— Не уходи. Мне и здесь хорошо.
— Представить не могу, как тебе может быть здесь комфортно.
— Я пьяная. Мне везде удобно. Вот только так чизбургер охота. Я бы его съела и использовала в качестве подушку. Или может, использовала в качестве подушки и съела.
— Понятно.
Я поднимаю бровь.
— Ты просто хочешь порыться в моем нижнем белье.
— О, я уже в нем рылся.
— Ложь.
— Надел его на голову и танцевал по квартире.
— Правда, чтоль? — спрашиваю я, я абсолютно серьезна.
— Давай, — говорит он, беря меня за предплечье. — Если ты хочешь спать в одежде, отлично. Но я отведу тебя в постель и сниму обувь.
— А можешь мне и зубы почистить? Мне надо почистить зубы. — Я позволяю ему поднять меня, поставить на ноги, тут меня качает влево, прямо на журнальный столик. Но я в его руках, его умелых руках, и он удерживает меня.
— У тебя умелые руки
— У тебя изумительная попка, — отвечает он и наполовину ведет, наполовину тащит меня из гостиной в спальню.
— Мне нравится, как ты говоришь попка, — хихикая, говорю я, подражая его акценту. — Мне вообще нравится, как ты говоришь.
— Я рад, потому что в будущем предвижу много разговоров о попке.

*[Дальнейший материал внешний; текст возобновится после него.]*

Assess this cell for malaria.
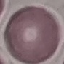

It is uninfected.

Summary:
  - Capture: smartphone through the microscope eyepiece
  - Preparation: thin blood smear
  - Stain: Giemsa
  - Image type: automatically extracted cell patch, resized to 64 × 64 pixelsAssess this cell for malaria.
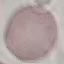
It is uninfected.

{
  "stain": "Giemsa",
  "capture": "smartphone through the microscope eyepiece",
  "image_type": "cell patch, automatically extracted from a larger field of view and resized to 64 × 64 pixels",
  "preparation": "thin smear"
}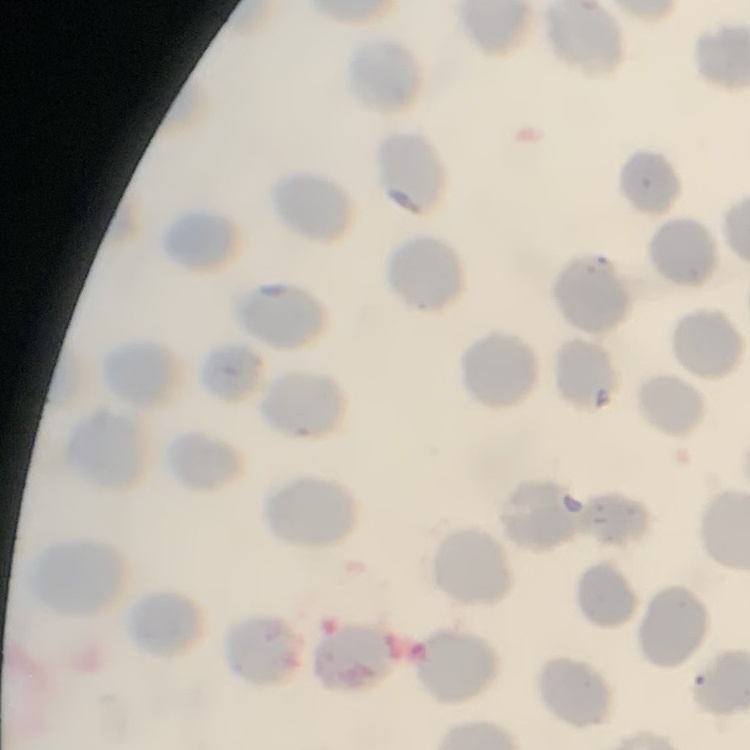
{
  "erythrocyte_morphology": "no rouleaux formation",
  "image_type": "one tile cut from a larger photomicrograph",
  "stain": "Field's or Giemsa",
  "preparation": "thin blood smear"
}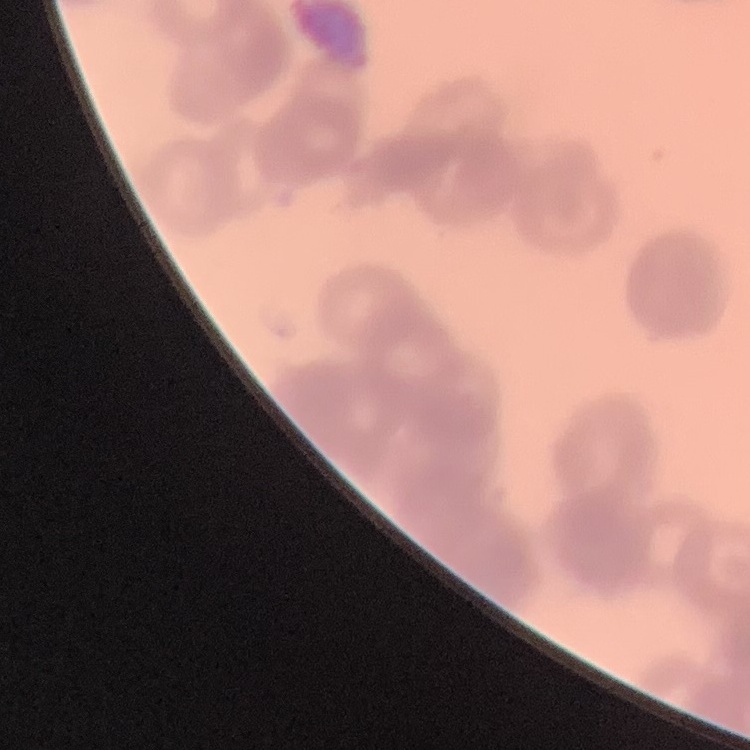

erythrocyte morphology = rouleaux formation
preparation = thin peripheral smear
image type = one tile cut from a larger photomicrograph
stain = Field's or GiemsaClassify this cell by malaria status.
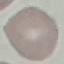
It is uninfected.

capture: smartphone through the microscope eyepiece
preparation: thin smear
image_type: automatically extracted cell patch, resized to 64 × 64 pixels
stain: GiemsaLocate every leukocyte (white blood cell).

— Да, да. — Я пытаюсь его оттолкнуть. — Только бла-бла-бла.
— Ты ненормальная, когда напьешься, — шепчет он мне на ухо. — В противном случае я уже был бы над тобой и в тебе. Ты бы не смогла ходить несколько дней, а я бы только начал тебя обрабатывать. — Он укладывает меня на спину и снимает туфли.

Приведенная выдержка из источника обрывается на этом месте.